Child support is a vital source of income that lifts millions of children out of poverty. Parents ordered to pay support should absolutely do so to the best of their ability. However, sometimes those parents face layoffs, illness, injury, or other factors that reduce their incomes to the point of poverty and an inability to pay their court-ordered support. Safety net programs like the Supplemental Nutrition Assistance Program (SNAP, formerly known as Food Stamps) can help meet the needs of these parents until they are able to continue payments or have support orders changed to reflect their new circumstances.
However, recent data provided by the Cabinet for Health and Family Services at the request of Kentucky Voices for Health shows that over 3,500 individuals impoverished enough to be eligible for SNAP have been disqualified for being behind in child support payments. About 3,000 of those were disqualified in February (when the policy began) and March, while April and May’s numbers provide a glimpse into what could be ongoing monthly disqualifications of 225-250 individuals.*
While about 10% were in one-person households and lost all their benefits, the majority—about 90%—were in households that included other eligible members who saw their household food budget shrink because of this new policy. How many of those are children? We don’t know yet. However, the overall impact is a reduction in food benefits and a decreased capacity to feed all members of the household.

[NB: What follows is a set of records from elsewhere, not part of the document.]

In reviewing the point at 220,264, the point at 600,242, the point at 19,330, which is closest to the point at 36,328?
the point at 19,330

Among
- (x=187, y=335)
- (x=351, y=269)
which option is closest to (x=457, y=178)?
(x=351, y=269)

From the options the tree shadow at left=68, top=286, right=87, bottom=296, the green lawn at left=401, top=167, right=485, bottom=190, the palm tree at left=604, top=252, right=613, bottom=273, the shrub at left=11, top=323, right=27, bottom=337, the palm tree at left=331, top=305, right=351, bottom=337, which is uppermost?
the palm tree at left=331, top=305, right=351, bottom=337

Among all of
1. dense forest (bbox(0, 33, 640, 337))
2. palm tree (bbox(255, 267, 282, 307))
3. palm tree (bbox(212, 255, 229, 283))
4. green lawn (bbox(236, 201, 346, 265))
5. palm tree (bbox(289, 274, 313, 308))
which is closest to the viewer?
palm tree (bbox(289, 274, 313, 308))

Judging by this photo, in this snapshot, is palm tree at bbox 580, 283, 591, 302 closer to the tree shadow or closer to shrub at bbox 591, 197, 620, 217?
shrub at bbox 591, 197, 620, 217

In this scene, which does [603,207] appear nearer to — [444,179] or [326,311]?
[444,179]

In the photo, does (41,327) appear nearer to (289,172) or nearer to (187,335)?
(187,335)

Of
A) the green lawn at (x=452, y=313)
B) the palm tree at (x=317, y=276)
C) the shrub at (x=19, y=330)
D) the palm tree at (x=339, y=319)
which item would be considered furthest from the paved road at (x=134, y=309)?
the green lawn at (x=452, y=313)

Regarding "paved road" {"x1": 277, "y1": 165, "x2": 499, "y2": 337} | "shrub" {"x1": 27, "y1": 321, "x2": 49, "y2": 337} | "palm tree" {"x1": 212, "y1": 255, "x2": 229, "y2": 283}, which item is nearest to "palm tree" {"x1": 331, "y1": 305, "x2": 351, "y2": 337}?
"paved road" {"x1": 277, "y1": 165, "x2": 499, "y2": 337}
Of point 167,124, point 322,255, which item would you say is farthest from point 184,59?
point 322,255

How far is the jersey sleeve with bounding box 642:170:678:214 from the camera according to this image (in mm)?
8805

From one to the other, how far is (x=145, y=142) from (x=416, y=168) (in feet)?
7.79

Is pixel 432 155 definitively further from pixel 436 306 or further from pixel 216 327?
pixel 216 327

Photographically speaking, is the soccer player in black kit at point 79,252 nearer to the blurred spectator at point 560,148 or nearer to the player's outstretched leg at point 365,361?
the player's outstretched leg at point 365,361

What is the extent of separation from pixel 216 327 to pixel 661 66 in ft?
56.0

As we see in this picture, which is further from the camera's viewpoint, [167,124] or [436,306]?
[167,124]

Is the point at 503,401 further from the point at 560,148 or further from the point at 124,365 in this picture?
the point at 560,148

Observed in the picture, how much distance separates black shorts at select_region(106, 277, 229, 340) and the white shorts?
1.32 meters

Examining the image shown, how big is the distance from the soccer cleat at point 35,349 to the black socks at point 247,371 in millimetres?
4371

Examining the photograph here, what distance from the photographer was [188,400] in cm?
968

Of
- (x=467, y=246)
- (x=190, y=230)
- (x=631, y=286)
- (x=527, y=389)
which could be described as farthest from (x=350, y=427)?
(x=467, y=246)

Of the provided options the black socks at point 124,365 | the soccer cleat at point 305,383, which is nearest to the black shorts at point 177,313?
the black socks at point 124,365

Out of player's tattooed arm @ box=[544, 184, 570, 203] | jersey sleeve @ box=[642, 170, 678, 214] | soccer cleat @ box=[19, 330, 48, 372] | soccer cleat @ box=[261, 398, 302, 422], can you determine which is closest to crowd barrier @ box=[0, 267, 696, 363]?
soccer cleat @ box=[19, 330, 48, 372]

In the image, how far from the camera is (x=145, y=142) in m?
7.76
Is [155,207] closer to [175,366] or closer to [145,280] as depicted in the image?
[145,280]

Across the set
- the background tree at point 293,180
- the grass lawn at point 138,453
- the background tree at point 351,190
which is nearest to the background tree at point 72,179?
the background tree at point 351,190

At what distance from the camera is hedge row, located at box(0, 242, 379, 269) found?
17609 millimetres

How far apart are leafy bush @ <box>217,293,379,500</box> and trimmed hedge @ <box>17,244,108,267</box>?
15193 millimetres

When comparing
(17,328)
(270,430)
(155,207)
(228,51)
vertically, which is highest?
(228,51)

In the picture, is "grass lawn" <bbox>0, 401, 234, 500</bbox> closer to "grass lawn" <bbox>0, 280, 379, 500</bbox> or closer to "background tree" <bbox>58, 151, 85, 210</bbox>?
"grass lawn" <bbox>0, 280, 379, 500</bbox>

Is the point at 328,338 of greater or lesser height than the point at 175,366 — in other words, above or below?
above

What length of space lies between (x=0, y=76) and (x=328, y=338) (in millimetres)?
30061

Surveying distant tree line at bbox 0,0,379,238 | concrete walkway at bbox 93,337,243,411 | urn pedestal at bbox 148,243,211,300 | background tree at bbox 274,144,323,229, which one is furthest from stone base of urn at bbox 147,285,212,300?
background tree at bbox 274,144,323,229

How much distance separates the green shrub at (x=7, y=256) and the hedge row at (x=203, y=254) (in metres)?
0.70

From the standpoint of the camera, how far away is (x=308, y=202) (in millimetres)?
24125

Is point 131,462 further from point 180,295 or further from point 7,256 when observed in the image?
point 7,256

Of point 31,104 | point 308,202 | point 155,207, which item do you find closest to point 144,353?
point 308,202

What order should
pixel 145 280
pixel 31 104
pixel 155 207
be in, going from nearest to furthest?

In theory, one may state that, well, at least most households are getting SOMEthing, right? In reality, each household faces an average 45% reduction in benefits. Everyone disqualified represents an average $113.39 per month in benefits. And because there is an average of 2.2 people in every household receiving SNAP, that means these families’ monthly food assistance went down from an average of $249.46 to $136.07. Expressed in per-meal, per-person terms, the benefit goes from $1.25 to 69 cents.
Kentucky’s implementation of this new policy had several big issues. First, the regulation provides a way-too-short 3-month reprieve for individuals exiting incarceration, often with excessive arrears because they piled up during incarceration. This virtually ensures parents in this situation won’t be able to access SNAP benefits. And although there is a provision that allows for a temporary illness, there is no express allowance for an individual with a disability. Arrearages can pile up quickly while someone waits for a disability determination or is in the process of recovery—and those arrearages may never be fully repaid. The full procedural policy can be found here for those inclined to look.
One enormous problem with the current policy Kentucky developed is that it does not distinguish between non-custodial parents who are willing to pay (the vast majority of noncustodial parents) versus those who are not (note: those who steadfastly remain unwilling to pay support often face much stiffer penalties than losing SNAP benefits). Cutting off SNAP benefits for those unable to pay support ignores the practical goals set by the U.S. Office of Child Support Enforcement in 2015. The agency suggested states develop a family-first model with more intentional methods to address individuals with barriers to making payments. Such strategies include access to training, education, and other community resources to improve the ability to pay. The agency also recommended faster reviews of court ordered amounts when circumstances change affecting the noncustodial parent’s ability to pay, such as disability.
Some disqualified individuals may be able to come back into compliance and begin receiving benefits again if they are otherwise eligible. However, there is no evidence showing this policy has the effect of increasing the speed or volume of such actions. Take Mississippi, for example. As the only U.S. state that has implemented and maintained this policy over several years, one would imagine there should be evidence to back up this claim. There is not. Nonetheless, one may imagine a future press release from the Cabinet saying “See, X number of people were disqualified, and Y number of people ended up paying their support, therefore the policy works.”
But merely citing a correlation does not indicate a clear causation. Most parents do want to pay their arrearages and would do so if they could. Without any baseline data or a control group of some sort, we won’t know if this policy incentivized quicker payment, had no impact at all, or reduced the parent’s ability to pay by taking away benefits.
On one curious note, SNAP child support arrears disqualification was to be eliminated in its entirety under Section 4007 of the Republican-introduced version of H.R. 2, the House version of the 2018 Farm Bill. This implies that conservative members of congress found this part of the law unworthy to keep.
Unfortunately, the provision remained in the final bill. The National Child Support Enforcement Association supported this elimination, and strongly opposed other efforts to force cooperation with child support activities as a condition of SNAP eligibility.
Despite the lack of evidence that tying SNAP eligibility with child support is effective and may put families at even more risk of financial hardship, this hasn’t stopped the USDA from encouraging states to do so. Some of which, like Kentucky, are taking up this risky policy. But to steal a quote by Ian Malcolm in Jurassic Park, “[Policy makers] were so preoccupied with whether or not they could, they never stopped to think if they should.” It is vital that we provide children every support we can to ensure Kentucky’s future gets a strong start, but there is no evidence that threatening to take away food assistance will accomplish this goal.
*As of the time of writing, KVH has also requested this data be broken down by sex and race but has not yet received that data. This will be updated if that data is received.